Preview
Creation Date
1938
Geography
England
Culture
British
Medium
Wood-carved engraving
Dimensions
6 7/16 × 9 15/16 in. (16.4 × 25.3 cm)
Credit Line
Long-term Loan from the Estate of Boris Blick, 2015
Accession Number
2015.117
Signatures, Inscriptions, and Markings
Reverse, left, narrow column: "18", right, wide column: "The struggling pangs of / conscious truth to hide, / To quench the blushes / of ingenuous shame, / Or heap the shrine / of Luxury and Pride / With incense kindled / at the Muse's flame."
Creator Biography
Agnes Miller Parker, British, 1895–1980 (engraver).
Description
This wood-carved engraving is based off of stanza from Thomas Gray’s poem, "Elegy Written in a Country Churchyard" written in 1750. The print itself was created by Agnes Miller Parker, and was featured on a page in an 1938 edition of the poem. The book contains 32 full-page wood engravings by the same artist that were sketched in the same churchyard in Britain that Gray’s poem is based on.
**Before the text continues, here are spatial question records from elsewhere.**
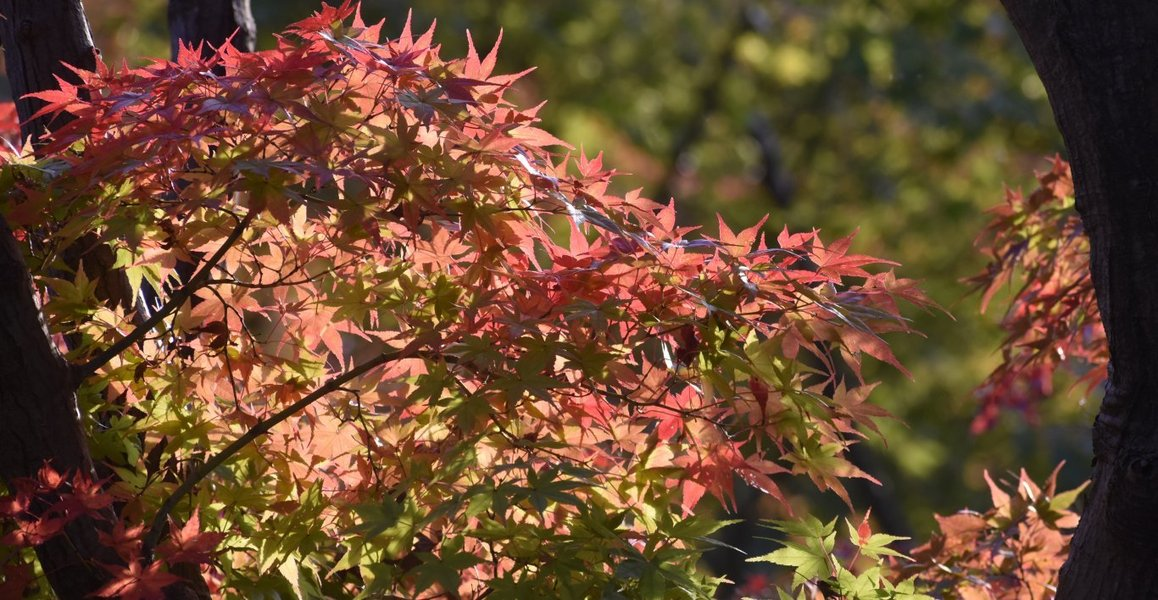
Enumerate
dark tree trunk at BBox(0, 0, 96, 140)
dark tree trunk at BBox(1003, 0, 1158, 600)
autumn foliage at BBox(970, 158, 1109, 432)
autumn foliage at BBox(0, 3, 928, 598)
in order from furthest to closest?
1. autumn foliage at BBox(970, 158, 1109, 432)
2. dark tree trunk at BBox(0, 0, 96, 140)
3. dark tree trunk at BBox(1003, 0, 1158, 600)
4. autumn foliage at BBox(0, 3, 928, 598)

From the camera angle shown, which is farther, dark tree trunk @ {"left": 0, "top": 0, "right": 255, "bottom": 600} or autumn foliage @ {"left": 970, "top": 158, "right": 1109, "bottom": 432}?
autumn foliage @ {"left": 970, "top": 158, "right": 1109, "bottom": 432}

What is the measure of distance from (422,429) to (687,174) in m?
10.8

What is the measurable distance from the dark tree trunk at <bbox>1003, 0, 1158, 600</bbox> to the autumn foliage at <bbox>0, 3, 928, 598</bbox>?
1.15 feet

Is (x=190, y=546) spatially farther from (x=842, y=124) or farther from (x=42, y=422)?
(x=842, y=124)

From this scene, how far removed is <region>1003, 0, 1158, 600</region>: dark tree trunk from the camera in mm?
1659

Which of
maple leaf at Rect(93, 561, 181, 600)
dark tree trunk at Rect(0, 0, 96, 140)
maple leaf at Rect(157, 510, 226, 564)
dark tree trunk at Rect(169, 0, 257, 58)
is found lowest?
maple leaf at Rect(93, 561, 181, 600)

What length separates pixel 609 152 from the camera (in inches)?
482

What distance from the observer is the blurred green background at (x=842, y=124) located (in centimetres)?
1000

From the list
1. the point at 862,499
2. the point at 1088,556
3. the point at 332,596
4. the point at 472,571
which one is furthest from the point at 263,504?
the point at 862,499

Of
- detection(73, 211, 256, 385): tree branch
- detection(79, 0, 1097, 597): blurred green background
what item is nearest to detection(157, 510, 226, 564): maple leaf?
detection(73, 211, 256, 385): tree branch

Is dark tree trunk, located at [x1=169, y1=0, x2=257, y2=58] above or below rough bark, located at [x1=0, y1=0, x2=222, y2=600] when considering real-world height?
above

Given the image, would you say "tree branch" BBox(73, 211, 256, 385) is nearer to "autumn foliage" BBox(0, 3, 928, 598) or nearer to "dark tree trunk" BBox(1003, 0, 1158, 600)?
"autumn foliage" BBox(0, 3, 928, 598)

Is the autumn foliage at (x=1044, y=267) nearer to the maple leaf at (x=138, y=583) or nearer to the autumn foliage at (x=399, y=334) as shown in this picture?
the autumn foliage at (x=399, y=334)

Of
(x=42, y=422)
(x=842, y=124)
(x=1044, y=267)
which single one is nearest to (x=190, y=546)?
(x=42, y=422)
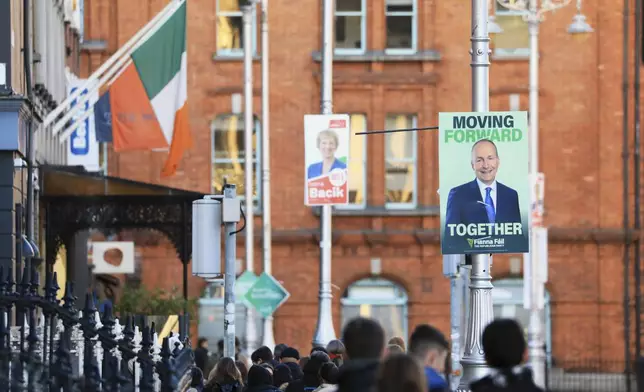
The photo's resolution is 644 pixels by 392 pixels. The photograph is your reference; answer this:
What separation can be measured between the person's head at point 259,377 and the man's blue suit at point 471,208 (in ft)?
10.6

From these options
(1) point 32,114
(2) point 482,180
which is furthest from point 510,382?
(1) point 32,114

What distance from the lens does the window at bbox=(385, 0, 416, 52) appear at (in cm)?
5138

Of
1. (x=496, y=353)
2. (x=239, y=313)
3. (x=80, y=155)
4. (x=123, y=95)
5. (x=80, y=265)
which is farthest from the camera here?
(x=239, y=313)

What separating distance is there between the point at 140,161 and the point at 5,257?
24608 mm

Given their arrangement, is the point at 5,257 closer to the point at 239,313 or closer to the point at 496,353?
the point at 496,353

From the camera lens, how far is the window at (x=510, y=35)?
168 ft

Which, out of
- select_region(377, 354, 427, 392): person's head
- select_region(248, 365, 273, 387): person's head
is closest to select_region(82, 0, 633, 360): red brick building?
A: select_region(248, 365, 273, 387): person's head

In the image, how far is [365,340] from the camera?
974 centimetres

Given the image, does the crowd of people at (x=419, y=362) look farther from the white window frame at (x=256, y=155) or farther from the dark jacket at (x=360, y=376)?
the white window frame at (x=256, y=155)

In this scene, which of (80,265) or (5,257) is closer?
(5,257)

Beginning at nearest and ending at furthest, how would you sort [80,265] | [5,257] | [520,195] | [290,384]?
1. [290,384]
2. [520,195]
3. [5,257]
4. [80,265]

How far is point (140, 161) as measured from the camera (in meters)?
50.4

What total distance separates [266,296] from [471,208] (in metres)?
16.9

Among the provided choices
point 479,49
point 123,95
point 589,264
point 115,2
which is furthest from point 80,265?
point 479,49
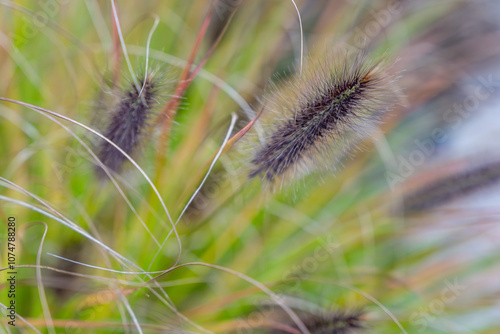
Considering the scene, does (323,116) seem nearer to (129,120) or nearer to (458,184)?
(129,120)

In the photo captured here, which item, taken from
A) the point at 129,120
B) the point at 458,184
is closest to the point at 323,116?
the point at 129,120

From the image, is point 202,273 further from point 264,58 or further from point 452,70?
point 452,70

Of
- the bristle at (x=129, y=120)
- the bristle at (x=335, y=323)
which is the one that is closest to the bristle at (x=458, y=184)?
the bristle at (x=335, y=323)

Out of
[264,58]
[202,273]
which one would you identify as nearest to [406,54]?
[264,58]

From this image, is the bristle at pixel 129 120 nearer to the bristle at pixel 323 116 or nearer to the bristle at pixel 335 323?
the bristle at pixel 323 116

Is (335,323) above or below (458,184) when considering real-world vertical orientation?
below

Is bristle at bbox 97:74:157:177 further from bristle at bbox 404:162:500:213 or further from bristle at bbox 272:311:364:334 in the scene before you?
bristle at bbox 404:162:500:213
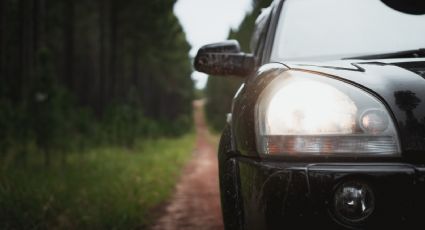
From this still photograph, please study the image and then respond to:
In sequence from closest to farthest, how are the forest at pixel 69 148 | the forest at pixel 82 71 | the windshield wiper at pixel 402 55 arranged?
the windshield wiper at pixel 402 55
the forest at pixel 69 148
the forest at pixel 82 71

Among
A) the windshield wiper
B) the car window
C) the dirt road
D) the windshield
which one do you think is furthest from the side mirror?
the dirt road

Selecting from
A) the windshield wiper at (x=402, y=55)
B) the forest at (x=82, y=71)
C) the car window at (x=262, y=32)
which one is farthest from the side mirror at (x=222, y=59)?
the forest at (x=82, y=71)

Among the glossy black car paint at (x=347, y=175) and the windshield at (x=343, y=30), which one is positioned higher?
the windshield at (x=343, y=30)

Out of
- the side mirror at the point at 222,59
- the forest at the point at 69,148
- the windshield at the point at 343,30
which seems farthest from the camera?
the forest at the point at 69,148

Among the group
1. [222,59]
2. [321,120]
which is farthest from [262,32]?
[321,120]

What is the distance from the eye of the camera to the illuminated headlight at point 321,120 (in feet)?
5.66

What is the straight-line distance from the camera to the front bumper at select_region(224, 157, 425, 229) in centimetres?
162

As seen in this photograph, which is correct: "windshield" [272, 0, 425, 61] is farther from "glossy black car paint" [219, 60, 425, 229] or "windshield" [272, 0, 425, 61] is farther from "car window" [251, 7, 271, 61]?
"glossy black car paint" [219, 60, 425, 229]

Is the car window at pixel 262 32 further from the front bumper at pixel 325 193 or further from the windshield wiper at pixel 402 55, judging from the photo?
the front bumper at pixel 325 193

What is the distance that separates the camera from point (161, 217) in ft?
17.1

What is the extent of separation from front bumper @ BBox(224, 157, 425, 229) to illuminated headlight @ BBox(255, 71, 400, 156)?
65 mm

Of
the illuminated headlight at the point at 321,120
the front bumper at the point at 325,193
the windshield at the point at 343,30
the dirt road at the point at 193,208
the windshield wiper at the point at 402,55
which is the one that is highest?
the windshield at the point at 343,30

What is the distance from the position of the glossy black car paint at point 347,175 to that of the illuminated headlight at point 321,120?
3 centimetres

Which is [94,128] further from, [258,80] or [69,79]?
[258,80]
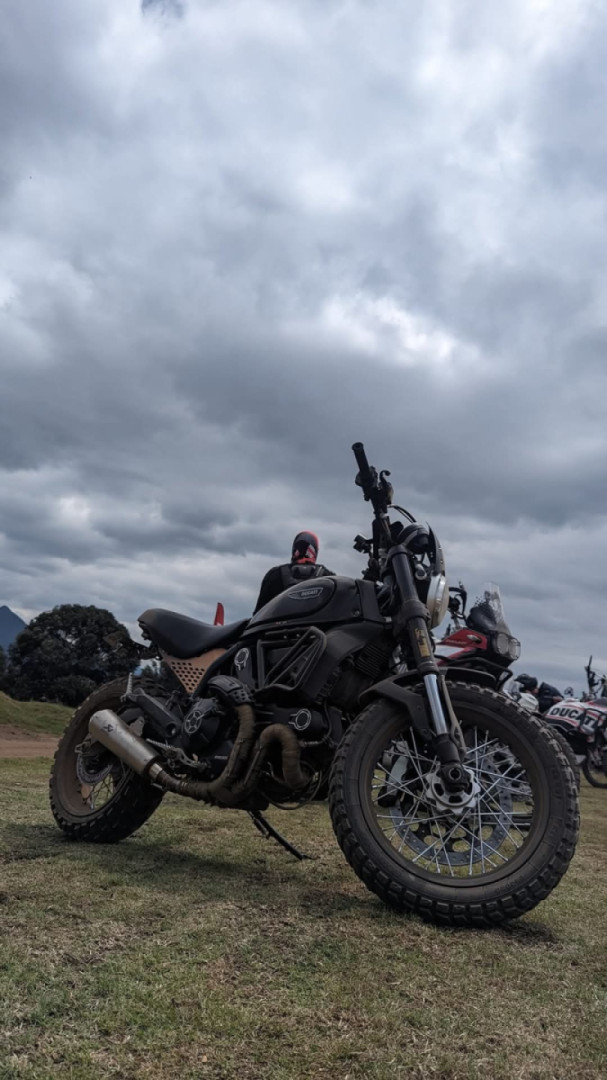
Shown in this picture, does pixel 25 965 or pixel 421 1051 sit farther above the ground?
pixel 421 1051

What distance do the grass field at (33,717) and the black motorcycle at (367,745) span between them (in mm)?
11650

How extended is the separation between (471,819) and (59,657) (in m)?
26.6

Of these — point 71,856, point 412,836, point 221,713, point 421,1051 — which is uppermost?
point 221,713

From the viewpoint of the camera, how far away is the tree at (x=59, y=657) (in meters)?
27.1

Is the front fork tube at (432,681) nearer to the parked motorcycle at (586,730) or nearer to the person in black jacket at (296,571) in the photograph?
the person in black jacket at (296,571)

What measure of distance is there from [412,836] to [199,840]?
1.86 metres

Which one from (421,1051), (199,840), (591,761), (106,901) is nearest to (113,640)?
(199,840)

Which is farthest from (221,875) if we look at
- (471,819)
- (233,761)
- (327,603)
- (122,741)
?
(327,603)

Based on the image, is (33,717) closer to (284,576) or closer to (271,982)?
(284,576)

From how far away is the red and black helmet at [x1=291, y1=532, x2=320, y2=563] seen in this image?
5000 mm

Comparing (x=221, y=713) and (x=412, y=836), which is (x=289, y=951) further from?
(x=221, y=713)

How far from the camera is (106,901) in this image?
294 cm

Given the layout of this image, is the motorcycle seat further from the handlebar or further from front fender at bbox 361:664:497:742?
front fender at bbox 361:664:497:742

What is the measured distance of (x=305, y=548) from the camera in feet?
16.4
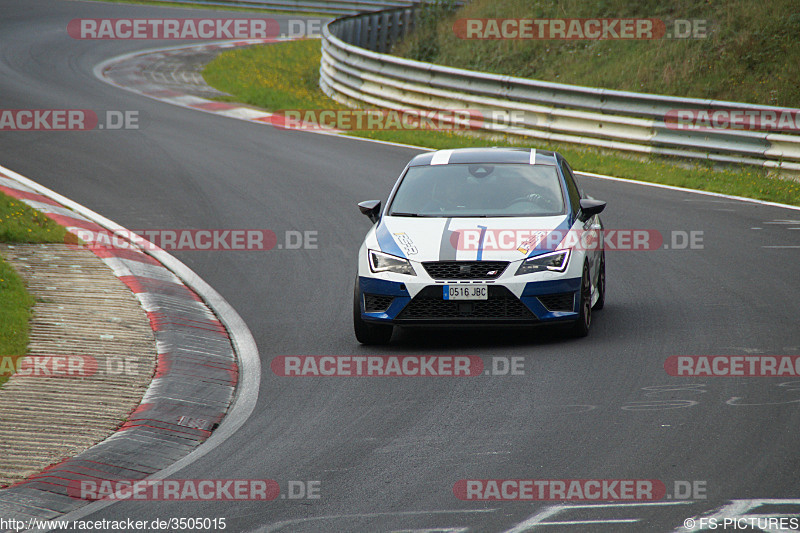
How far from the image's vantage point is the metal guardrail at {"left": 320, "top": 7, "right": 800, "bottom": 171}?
16938 millimetres

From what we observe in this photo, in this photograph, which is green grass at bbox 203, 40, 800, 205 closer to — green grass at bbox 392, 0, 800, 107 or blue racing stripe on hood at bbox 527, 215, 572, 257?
green grass at bbox 392, 0, 800, 107

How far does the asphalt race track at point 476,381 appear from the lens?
5.96 meters

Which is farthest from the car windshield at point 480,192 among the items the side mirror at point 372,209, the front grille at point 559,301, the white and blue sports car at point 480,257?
the front grille at point 559,301

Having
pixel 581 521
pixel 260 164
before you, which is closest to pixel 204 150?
pixel 260 164

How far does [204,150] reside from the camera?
18.7 meters

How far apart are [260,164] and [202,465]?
1157 cm

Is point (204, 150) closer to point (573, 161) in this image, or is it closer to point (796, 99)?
point (573, 161)

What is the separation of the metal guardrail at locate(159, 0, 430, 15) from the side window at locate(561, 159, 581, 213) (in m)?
31.2

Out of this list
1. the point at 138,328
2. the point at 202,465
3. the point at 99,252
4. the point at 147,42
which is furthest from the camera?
the point at 147,42

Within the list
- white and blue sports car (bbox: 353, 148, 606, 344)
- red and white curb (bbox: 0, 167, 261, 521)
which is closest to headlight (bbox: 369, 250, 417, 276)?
white and blue sports car (bbox: 353, 148, 606, 344)

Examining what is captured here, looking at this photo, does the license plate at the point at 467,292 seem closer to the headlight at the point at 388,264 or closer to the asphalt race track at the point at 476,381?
the headlight at the point at 388,264

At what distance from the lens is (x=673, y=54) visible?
2141 cm

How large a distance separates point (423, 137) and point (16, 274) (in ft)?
36.9

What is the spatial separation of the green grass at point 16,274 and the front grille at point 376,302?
2888 mm
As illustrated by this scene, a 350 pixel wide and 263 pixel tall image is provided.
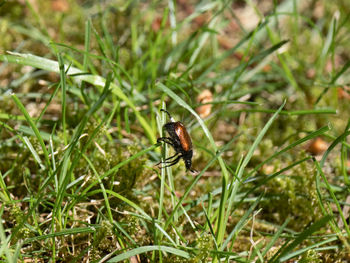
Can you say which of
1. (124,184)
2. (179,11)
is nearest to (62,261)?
(124,184)

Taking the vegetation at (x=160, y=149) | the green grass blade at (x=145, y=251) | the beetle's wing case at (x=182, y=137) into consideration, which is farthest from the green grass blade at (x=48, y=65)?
the green grass blade at (x=145, y=251)

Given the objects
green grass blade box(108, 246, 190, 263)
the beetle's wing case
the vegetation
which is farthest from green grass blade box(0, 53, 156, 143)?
green grass blade box(108, 246, 190, 263)

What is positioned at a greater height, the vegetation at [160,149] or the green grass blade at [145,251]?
the vegetation at [160,149]

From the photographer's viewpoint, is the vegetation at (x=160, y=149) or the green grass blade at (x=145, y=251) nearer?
the green grass blade at (x=145, y=251)

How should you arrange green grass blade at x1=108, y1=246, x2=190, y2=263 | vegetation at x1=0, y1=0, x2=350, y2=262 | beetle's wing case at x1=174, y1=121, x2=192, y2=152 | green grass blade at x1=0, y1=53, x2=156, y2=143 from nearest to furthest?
1. green grass blade at x1=108, y1=246, x2=190, y2=263
2. vegetation at x1=0, y1=0, x2=350, y2=262
3. green grass blade at x1=0, y1=53, x2=156, y2=143
4. beetle's wing case at x1=174, y1=121, x2=192, y2=152

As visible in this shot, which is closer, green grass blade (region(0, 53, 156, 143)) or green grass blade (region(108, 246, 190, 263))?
green grass blade (region(108, 246, 190, 263))

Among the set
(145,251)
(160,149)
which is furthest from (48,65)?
(145,251)

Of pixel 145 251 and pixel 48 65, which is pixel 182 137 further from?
pixel 48 65

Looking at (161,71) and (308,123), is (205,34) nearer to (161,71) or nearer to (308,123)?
(161,71)

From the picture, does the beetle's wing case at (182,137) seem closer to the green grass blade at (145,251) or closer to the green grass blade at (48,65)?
the green grass blade at (48,65)

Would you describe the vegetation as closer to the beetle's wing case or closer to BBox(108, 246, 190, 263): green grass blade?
BBox(108, 246, 190, 263): green grass blade
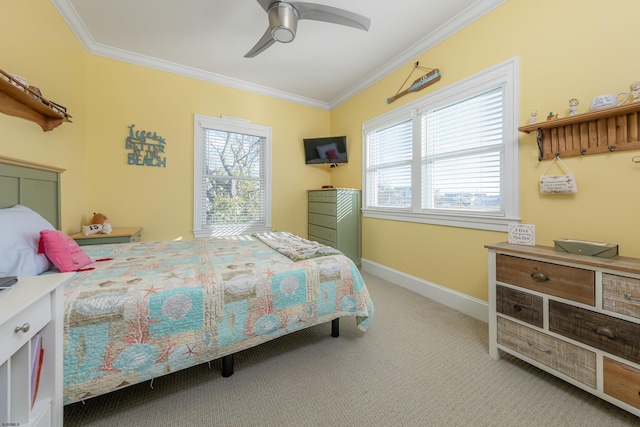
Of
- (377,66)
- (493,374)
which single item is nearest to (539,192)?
(493,374)

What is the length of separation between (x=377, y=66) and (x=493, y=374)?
3.49 metres

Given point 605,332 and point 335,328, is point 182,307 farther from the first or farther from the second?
point 605,332

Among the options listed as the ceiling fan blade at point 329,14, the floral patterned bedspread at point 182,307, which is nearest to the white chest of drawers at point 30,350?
the floral patterned bedspread at point 182,307

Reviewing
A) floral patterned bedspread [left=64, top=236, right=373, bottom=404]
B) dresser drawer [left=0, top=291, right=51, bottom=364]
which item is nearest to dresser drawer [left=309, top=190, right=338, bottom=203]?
floral patterned bedspread [left=64, top=236, right=373, bottom=404]

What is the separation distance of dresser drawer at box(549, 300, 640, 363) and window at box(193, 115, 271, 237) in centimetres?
342

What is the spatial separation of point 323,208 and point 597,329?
3.02 metres

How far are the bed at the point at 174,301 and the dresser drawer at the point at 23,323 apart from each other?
0.64 ft

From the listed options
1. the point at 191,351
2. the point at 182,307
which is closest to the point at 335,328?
the point at 191,351

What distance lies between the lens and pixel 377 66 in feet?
10.7

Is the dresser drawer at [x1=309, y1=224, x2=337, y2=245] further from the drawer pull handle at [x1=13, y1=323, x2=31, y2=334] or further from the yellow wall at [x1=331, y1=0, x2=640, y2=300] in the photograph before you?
the drawer pull handle at [x1=13, y1=323, x2=31, y2=334]

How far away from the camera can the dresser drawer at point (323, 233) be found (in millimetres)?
3613

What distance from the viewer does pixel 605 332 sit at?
1216 millimetres

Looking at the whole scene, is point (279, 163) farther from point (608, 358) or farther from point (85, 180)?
point (608, 358)

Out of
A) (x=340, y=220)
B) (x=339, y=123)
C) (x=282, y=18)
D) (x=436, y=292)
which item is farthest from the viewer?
(x=339, y=123)
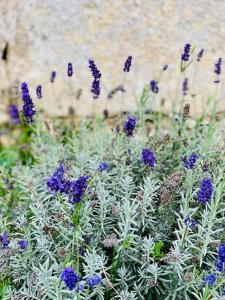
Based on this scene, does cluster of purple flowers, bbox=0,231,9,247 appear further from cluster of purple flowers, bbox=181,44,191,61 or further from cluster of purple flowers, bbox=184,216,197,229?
cluster of purple flowers, bbox=181,44,191,61

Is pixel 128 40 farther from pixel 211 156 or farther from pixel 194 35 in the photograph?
pixel 211 156

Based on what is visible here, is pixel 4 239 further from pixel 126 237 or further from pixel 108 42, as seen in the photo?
pixel 108 42

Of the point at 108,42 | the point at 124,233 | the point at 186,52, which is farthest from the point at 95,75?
the point at 108,42

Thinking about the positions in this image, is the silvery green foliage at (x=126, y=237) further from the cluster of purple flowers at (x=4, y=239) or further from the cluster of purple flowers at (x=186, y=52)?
the cluster of purple flowers at (x=186, y=52)

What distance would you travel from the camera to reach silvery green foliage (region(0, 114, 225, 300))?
7.40ft

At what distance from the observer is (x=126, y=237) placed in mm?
2270

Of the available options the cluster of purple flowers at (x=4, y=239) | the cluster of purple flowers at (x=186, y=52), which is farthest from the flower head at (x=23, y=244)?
the cluster of purple flowers at (x=186, y=52)

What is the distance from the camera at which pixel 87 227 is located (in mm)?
2480

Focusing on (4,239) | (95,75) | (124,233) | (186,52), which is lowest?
(4,239)

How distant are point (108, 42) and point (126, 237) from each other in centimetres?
246

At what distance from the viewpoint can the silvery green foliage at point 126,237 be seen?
88.8 inches

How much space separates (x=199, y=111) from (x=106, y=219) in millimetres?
2004

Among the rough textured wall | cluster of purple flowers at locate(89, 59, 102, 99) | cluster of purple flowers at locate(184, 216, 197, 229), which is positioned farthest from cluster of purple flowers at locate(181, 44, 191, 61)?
the rough textured wall

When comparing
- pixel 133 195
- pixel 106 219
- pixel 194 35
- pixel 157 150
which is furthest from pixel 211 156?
pixel 194 35
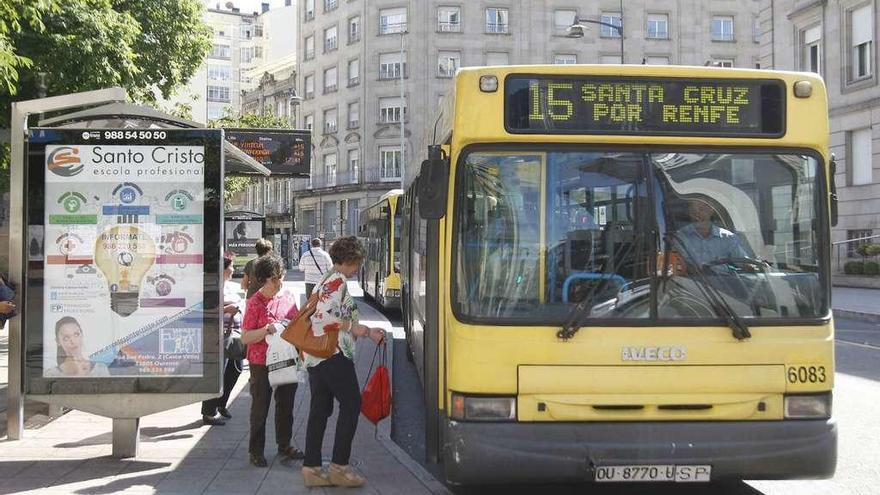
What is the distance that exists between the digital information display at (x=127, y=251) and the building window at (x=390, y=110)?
174 feet

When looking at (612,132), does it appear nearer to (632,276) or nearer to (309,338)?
(632,276)

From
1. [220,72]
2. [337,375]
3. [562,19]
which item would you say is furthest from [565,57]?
[337,375]

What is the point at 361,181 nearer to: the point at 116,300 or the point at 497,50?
the point at 497,50

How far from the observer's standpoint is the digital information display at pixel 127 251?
6.58m

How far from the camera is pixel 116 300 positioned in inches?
261

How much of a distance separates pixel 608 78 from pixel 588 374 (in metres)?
1.84

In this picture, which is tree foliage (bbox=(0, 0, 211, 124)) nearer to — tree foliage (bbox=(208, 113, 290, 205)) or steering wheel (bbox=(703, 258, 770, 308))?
steering wheel (bbox=(703, 258, 770, 308))

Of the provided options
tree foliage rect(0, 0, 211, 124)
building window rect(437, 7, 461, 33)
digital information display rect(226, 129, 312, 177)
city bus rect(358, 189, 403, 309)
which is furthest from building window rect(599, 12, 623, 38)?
tree foliage rect(0, 0, 211, 124)

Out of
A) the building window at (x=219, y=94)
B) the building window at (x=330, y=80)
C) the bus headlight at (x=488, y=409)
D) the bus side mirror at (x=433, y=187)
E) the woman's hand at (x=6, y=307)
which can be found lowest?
the bus headlight at (x=488, y=409)

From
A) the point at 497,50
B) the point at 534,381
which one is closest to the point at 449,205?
the point at 534,381

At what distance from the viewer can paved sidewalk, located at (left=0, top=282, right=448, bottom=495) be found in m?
5.93

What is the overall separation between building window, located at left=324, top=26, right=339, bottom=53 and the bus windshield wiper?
2360 inches

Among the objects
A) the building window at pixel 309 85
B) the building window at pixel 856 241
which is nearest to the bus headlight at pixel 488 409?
the building window at pixel 856 241

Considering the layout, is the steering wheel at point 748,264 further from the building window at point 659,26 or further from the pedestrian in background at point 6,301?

Although this print matrix was made out of wood, a wood engraving is different than a woodcut and a metal engraving. For woodcuts, one carves out areas of the image that they do not want to be printed. A wood engraving is part of the intaglio family of printmaking where the ink is put into the valleys of the matrix, which is the opposite of a woodcut. The lines that are printed are the ones that were cut away. Since this work was featured in a book, on the reverse side of the print is stanza 18 of the poem, making stanza 17 the section of the poem that the image is based off of:
"[…] nor circumscrib'd alone Their growing virtues, but their crimes confin'd; Forbade to wade through slaughter to a throne, And shut the gates of mercy on mankind,
The struggling pangs of conscious truth to hide, To quench the blushes of ingenuous shame, Or heap the shrine of Luxury and Pride With incense kindled at the Muse's flame."
On the left side of the print we see a farmer hunched over hard at work. He sleeves are rolled up and his hands are gripped on the wooden scythe. His body and clothes are dark, as light reflects off of his hands and matches the halo of light that surrounds him. The figure is surrounded by different kinds of landscapes and textures, but his line of vision is directed towards the battle scene in the right corner of the print. There is a long black line that separates the two stories from one another. As our eyes cross over this line, we see two different shaded flags that represent different sides fighting each other with swords and horses. Above this battle is a mysteriously empty throne, a reference to the line in the poem, “slaughter to a throne”. The battle scene is completely in the shadows compared to the quiet farmer. It is important to notice how both stories utilize light to show tone, mood, and death. Miller’s print in reflection to Gray’s poem uses shading to evoke the same theme of death and remembrance.
In literature an elegy is a reflective work that typically deals with death and mourning. Gray’s poem is a meditation on death contemplating how remembrance can be good and bad. The author’s life was filled with death. Between the loss of family members and childhood friends, Gray was thinking about death quite often.